Les États-Unis sont actuellement en retard sur leur engagement d’APD si l’on se réfère à une trajectoire linéaire mais, selon DATA, ils ont suffisamment de projets prévus pour respecter leur engagement d’ici 2010. Les États-Unis sont nettement en tête en ce qui concerne la lutte contre le VIH/ Sida et le paludisme et ils ont fait d’importantes contributions pour la paix et la sécurité en Afrique.

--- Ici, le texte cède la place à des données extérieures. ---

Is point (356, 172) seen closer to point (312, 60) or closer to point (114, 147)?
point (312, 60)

Les derniers chiffres du CAD concernant les dépenses (2006) montrent que ce pays ne soutient pas les secteurs de l’éducation primaire et de l’eau et l’assainissement autant que les autres membres du G8. Ils sont au dernier rang en ce qui concerne la qualité de l’aide et, malgré la pression de la Maison Blanche et d’autres acteurs en faveur de la réforme, la politique intérieure montre peu d’assouplissements pour permettre aux négociations de Doha d’aboutir à un résultat favorable au développement.
En 2007, l’APD des États-Unis à l’ASS, nette de l’allégement de la dette bilatérale, a progressé de 413 millions d’USD, soit 8,26 %, par rapport à 2006. Selon DATA, pour que les États-Unis soient sur une trajectoire linaire, ils auraient dû augmenter leur APD de 950 millions d’USD, soit 19 %. Entre 2004 et 2007, ils ont, au total, augmenté leur aide de 581 millions d’USD.
DATA estime que, en 2008, les États-Unis augmenteront leur APD à l’ASS de 940 millions d’USD (868 millions d’USD en valeur 2004), un rythme d’augmentation plus de deux fois supérieur à celui de la période 2006-2007. Mais, cette augmentation sera inférieure à celle de 1,2 milliard d’USD (1,1 milliard d’USD en valeur 2004) qui serait nécessaire pour être sur la voie de la tenue des engagements. Sur la base des projets connus pour l’ASS, DATA estime que les décaissements en faveur de la région en 2010 totaliseront environ 8,9 milliards d’USD en valeur 2004, soit une réalisation légèrement supérieure à la promesse de Gleneagles.